La insuficiencia de los suministros se ha convertido en la mayor amenaza para la economía regional, mientras que los precios del gas duplican los del año pasado y las reservas están en sus mínimos.

El gas natural se ha convertido en la preocupación clave para los operadores del mercado de bonos europeo, puesto que el suministro agotado del combustible está amenazando con resurgir la inflación, estiman en la agencia Bloomberg.

Los precios del gas en Europa Occidental y Central se encuentran cerca de sus máximos de cinco meses y los contratos de invierno cuestan más del doble que hace un año.

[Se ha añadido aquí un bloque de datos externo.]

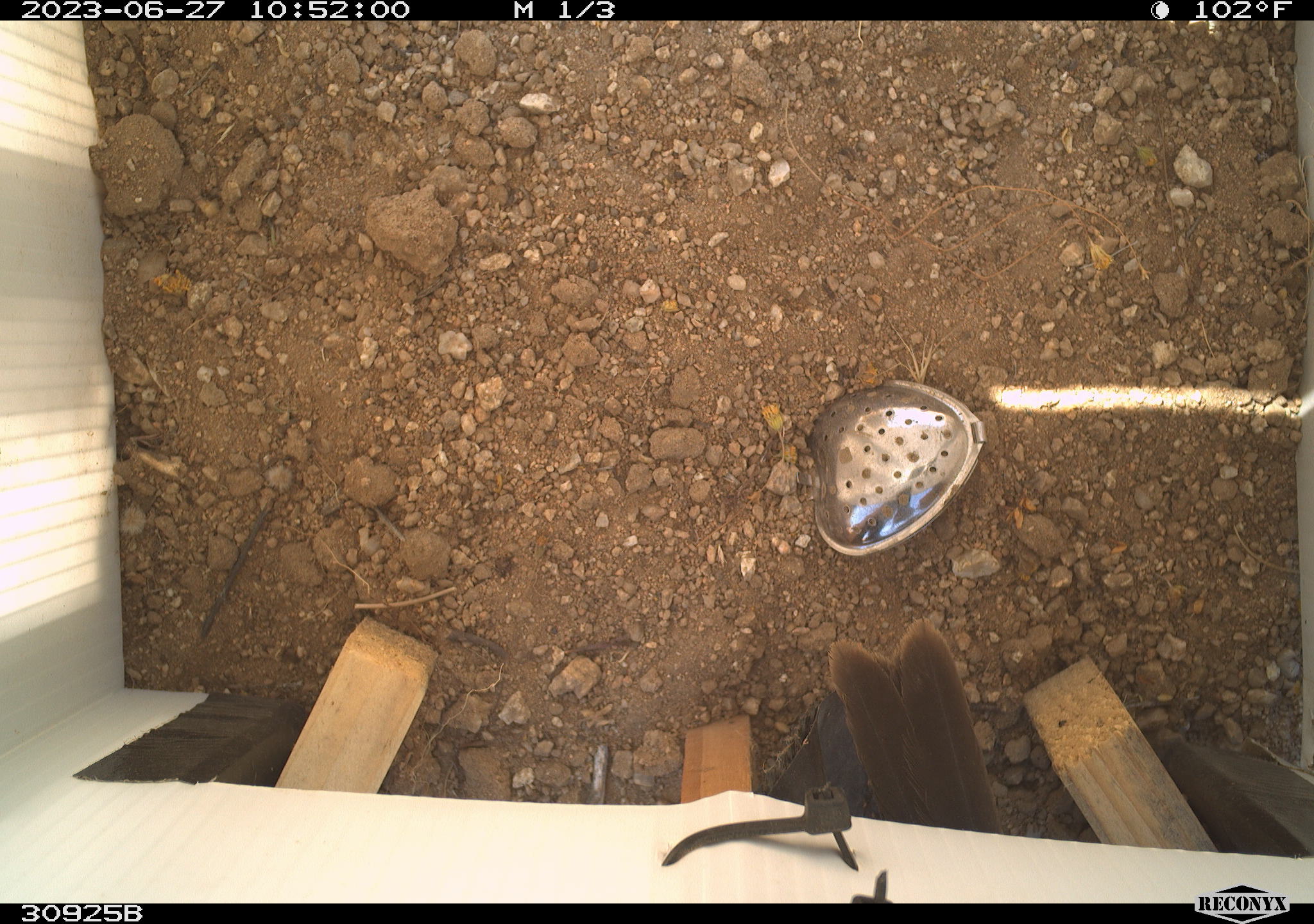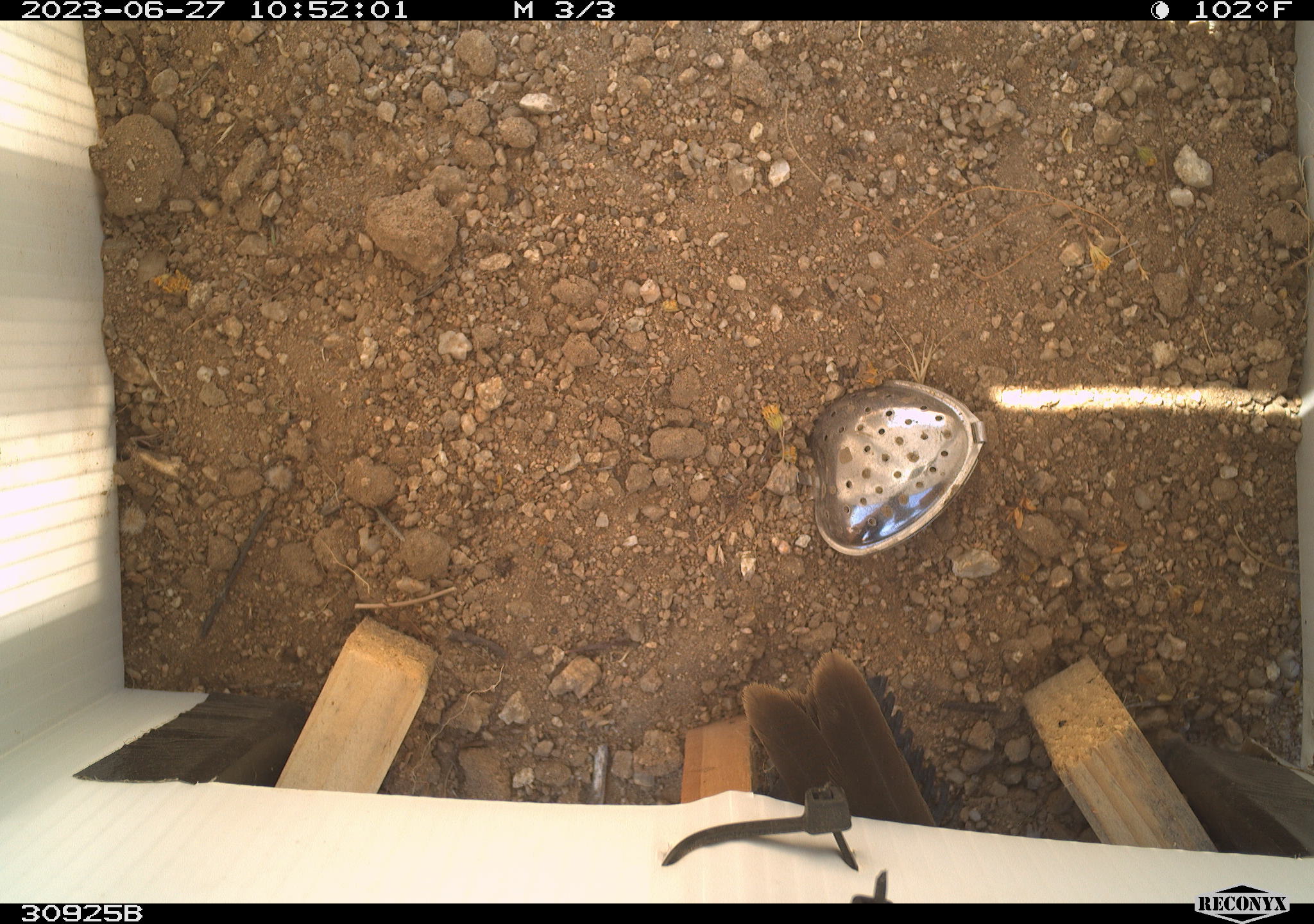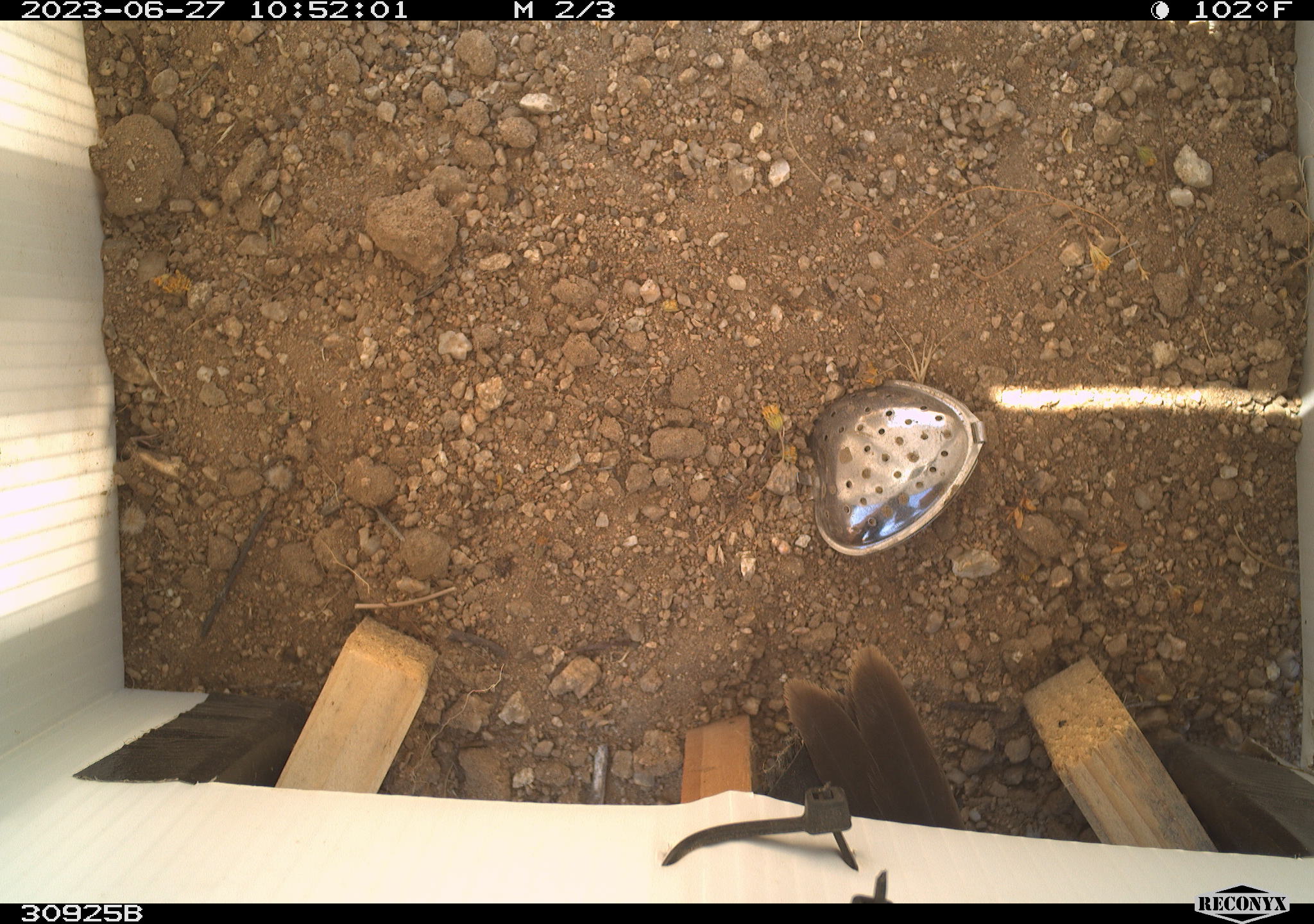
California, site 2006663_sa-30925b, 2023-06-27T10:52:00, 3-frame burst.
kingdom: Animalia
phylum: Chordata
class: Aves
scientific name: Aves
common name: bird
Bird (Aves).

Los rendimientos de los bonos a 10 años emitidos por Alemania y el Reino Unido han alcanzado niveles no vistos en décadas, al tiempo que el petróleo Brent cotiza un 30 % por debajo del pico alcanzado al final de la fase activa de la agresión de EE.UU. contra Irán.

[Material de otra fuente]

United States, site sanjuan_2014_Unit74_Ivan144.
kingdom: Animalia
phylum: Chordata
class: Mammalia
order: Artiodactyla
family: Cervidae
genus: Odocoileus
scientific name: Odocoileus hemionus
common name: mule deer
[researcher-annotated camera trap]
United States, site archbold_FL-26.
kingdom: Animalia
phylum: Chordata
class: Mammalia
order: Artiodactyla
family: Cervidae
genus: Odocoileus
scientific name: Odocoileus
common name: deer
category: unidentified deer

Los inversores temen que el aumento de los precios de gas reaviva la inflación, obligando a los bancos centrales a aumentar los tipos de interés de manera más agresiva de lo que los mercados esperan actualmente. El gas desempeña un papel clave entre los portadores de energía tanto en la UE, como especialmente en el Reino Unido, y sus precios nunca han vuelto a la normalidad y continúan subiendo, incluso durante el alto el fuego, según una experta consultada.

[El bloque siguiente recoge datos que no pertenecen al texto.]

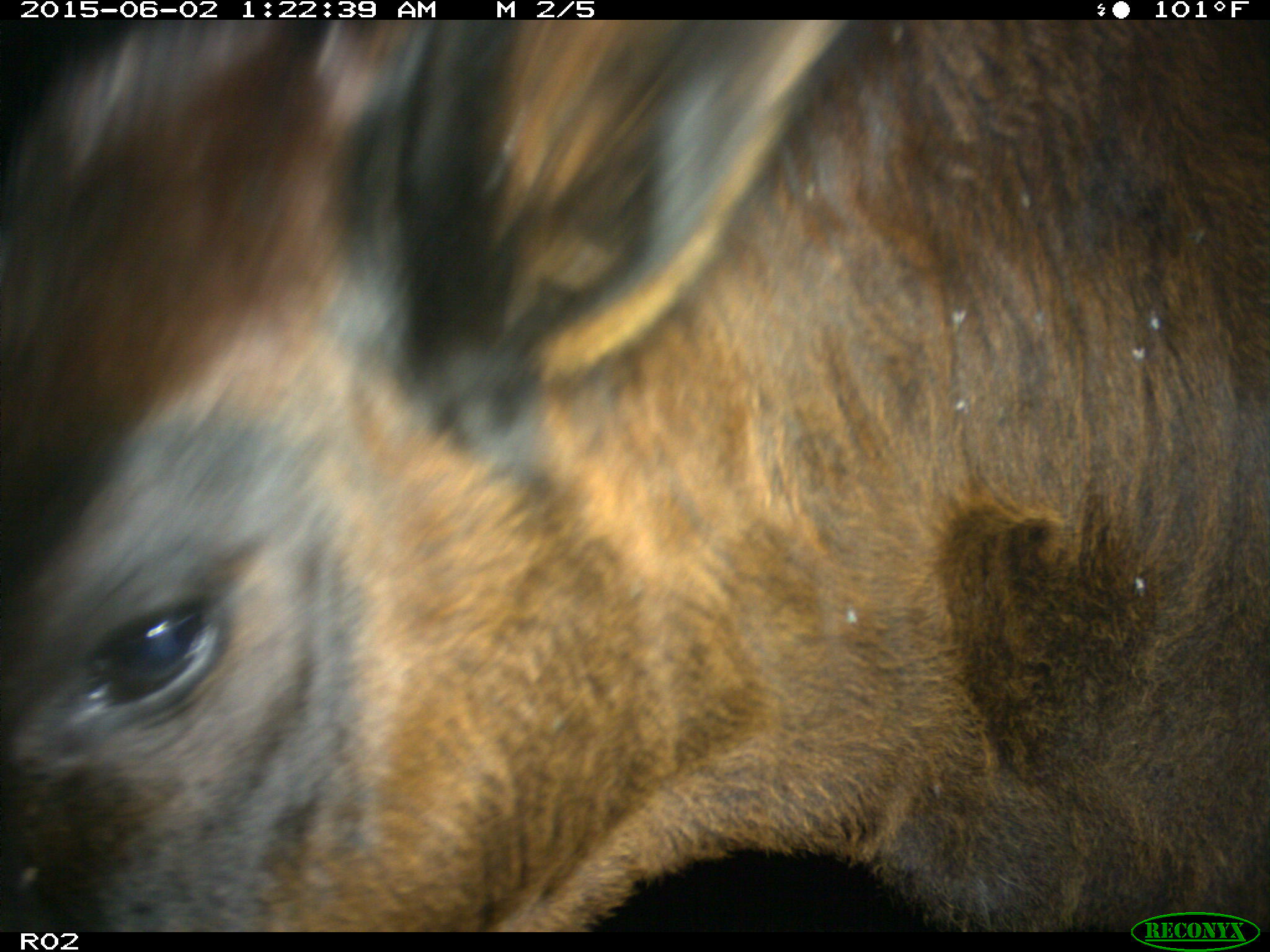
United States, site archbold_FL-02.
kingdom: Animalia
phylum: Chordata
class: Mammalia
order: Artiodactyla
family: Bovidae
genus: Bos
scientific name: Bos taurus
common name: domestic cow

El estrecho de Ormuz representa alrededor del 20 % del suministro mundial de gas natural licuado y, a diferencia del petróleo, no existen rutas alternativas para llevar ese hidrocarburo al mercado. Por lo tanto, la guerra en Oriente Medio llevó a gobiernos y empresas a retrasar la compra de gas para los depósitos, que se consumirá en invierno. Esperaban que el conflicto fuera breve y los precios se moderaran, algo que no sucedió, como la reducción de consumo en verano, cuando el calor extremo impulsó la demanda. Los depósitos están llenos en promedio al 63 % de capacidad, el nivel más bajo para esta época desde 2009.

Los mercados monetarios prevén una subida de tasas de interés por parte del Banco Central Europeo y el Banco de Inglaterra para finales de este año, seguida de otra hacia septiembre de 2027. Según expertos, incluso un desarrollo de los acontecimientos en Oriente Medio que reduciría los precios del petróleo puede no resultar suficiente para aliviar la presión sobre estas tasas si continúan las preocupaciones sobre el suministro estable.